Jo Burns-Russell, lives in Northampton and is managing director of marketing agency Amplitude

"We’re just entering our second week as part of the official trial which launched on 1 June. I was definitely apprehensive about the concept at first. We’re a fast growing company, so I was worried about managing our workload.

"So far the feedback from the staff has been great. I think our managers have been a little more stressed as we work to find the balance, but its very early days so I’m confident that this will get better once the workflows are established.

"We feel confident we’ll still get the work done. It's a cliché but this really is about working smarter, not harder. We work in the creative media sector, so our clients come to us for our creative thinking, and in my mind this will only be better with a team that has time to do their own thing too. Most of our staff already have side projects lined up.
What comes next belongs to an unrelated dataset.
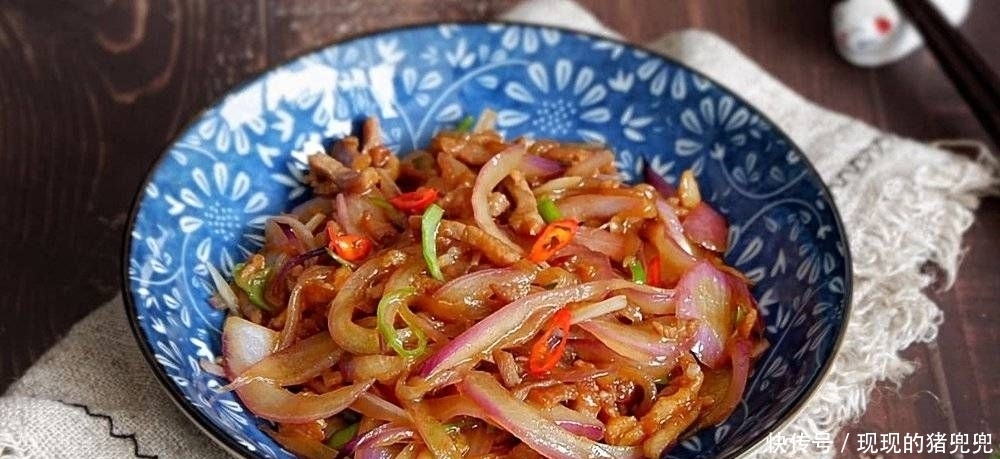 家常菜|我会教你如何把洋葱做成五个美味的家常菜,很好吃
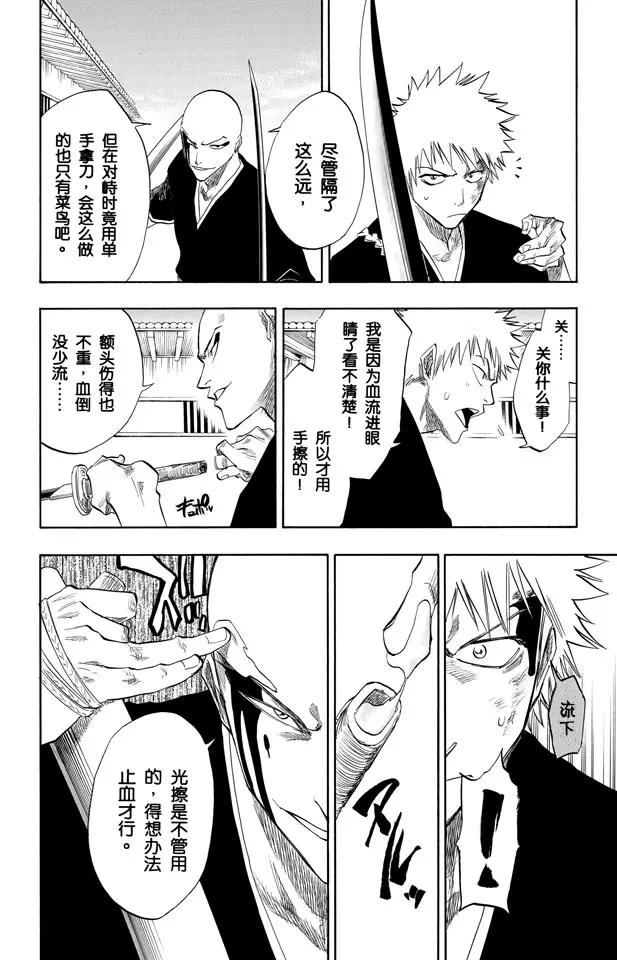 第87话 与矛共舞7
"We’re already feeling the benefits, just having that extra time for ‘life stuff’ is making me feel less stressed and rushed all the time. But it's going to take conscious effort too – I’m one of those people who does a million things, sometimes at the detriment of my health and wellbeing – I’m trying to use the time mindfully and not just keep filling every second with work. It's a real culture shift that's needed, modern working tells us we need to be busy all the time, but actually, how much of that busyness is stuff you need to do over stuff you feel guilted into by our current work culture?

"At the moment, we're staggering our days so half the team take a Wednesday off and half Friday. Change isn’t always easy, but I hope that we can lead by example and show that you can put people first and still be a profitable company, life shouldn’t be all work no play and that shines through in everything we do at Amplitude. I’m proud of us all for taking the plunge."